As a simple example, let's say I want to find the square root of N by using binary search. But I don't want to implement the binary search myself, but use std::lower_bound or similar. Can I write something like
int square(int x) {
return x * x;
}
int square_root(int N) {
// Assume I know the results is between 0 and 10000.
return std::lower_bound(0, 10000, square, N);
}
Is there a function like that that instead of taking values from the iterators of a collection takes the values from a callback function?

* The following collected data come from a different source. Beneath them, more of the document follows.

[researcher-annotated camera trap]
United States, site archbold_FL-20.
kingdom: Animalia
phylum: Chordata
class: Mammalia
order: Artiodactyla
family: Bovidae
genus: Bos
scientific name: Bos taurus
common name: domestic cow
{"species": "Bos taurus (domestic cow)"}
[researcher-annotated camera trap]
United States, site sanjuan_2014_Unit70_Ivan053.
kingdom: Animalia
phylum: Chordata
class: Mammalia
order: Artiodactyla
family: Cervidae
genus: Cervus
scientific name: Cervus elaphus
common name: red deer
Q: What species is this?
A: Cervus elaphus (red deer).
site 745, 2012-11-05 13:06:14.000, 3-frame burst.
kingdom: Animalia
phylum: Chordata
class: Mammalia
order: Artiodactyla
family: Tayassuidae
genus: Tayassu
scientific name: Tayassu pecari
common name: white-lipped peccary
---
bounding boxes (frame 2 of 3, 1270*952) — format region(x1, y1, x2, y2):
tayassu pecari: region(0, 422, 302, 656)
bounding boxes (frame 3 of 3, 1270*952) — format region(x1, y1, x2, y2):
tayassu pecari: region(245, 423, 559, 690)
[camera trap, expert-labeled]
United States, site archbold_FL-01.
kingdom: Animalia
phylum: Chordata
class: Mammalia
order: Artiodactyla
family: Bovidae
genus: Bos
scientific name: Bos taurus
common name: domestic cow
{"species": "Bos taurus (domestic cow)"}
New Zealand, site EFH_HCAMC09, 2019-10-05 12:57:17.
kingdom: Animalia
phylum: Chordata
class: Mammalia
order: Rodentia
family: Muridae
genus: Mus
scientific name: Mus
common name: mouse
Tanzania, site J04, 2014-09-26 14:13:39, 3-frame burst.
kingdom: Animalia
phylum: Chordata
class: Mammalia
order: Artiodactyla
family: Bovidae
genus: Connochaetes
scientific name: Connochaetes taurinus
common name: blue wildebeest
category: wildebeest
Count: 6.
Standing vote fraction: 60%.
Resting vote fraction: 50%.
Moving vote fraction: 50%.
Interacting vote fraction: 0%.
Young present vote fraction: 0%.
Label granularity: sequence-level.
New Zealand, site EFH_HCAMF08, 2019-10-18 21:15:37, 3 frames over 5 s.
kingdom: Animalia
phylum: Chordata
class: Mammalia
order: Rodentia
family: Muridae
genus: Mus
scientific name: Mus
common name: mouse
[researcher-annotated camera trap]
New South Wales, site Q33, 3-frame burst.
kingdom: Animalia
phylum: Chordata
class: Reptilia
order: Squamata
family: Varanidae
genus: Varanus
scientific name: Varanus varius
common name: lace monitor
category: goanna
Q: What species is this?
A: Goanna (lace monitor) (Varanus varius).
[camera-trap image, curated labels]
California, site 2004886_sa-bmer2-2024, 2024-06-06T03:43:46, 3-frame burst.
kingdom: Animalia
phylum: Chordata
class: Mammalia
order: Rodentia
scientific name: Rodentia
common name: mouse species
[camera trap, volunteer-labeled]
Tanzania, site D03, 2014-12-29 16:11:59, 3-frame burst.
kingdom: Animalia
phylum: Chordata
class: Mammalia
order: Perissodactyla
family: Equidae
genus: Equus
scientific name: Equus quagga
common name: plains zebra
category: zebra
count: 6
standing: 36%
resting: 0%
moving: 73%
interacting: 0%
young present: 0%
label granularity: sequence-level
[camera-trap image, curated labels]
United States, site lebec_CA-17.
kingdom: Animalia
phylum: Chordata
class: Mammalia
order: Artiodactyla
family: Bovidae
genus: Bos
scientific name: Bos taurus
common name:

Or, is there a way to create iterators based on a function rather than a collection so that I can do something like:
return std::lower_bound(func_it(0, square), func_it(10000, square), N);
I know I can write this function or iterator myself. I'm asking if such functionality exists in the standard library because it seems like it would be useful but I wasn't able to find it.
C++20's standard library includes ranges, which was basically made for this kind of stuff. You'll want a transform_view:
int square(int x) { return x * x; }
int sqrt(int x) {
auto space = std::views::iota(0, x + 1) | std::views::transform(square);
return std::lower_bound(space.begin(), space.end(), x) - space.begin();
}
int main() {
std::cout << "sqrt(123): " << sqrt(123) << "\n"; // gives 12: (12-1)^2 < 123 <= 12^2
}
This creates the sequence 0, 1, 2, ..., x (iota(0, x + 1)), squares every element (| transform(square)) (read that | as the "pipe," a la sh), searches for the first one greater than or equal to the radicand, and gives its index/original value (by differencing its location with the sequence's begin). For nonnegative integral x, 0 <= sqrt(x) <= x, so iota(0, x + 1) is a suitable source. Inserting a std::cerr << x << "\n"; in square confirms that std::lower_bound does not fall back to linear search.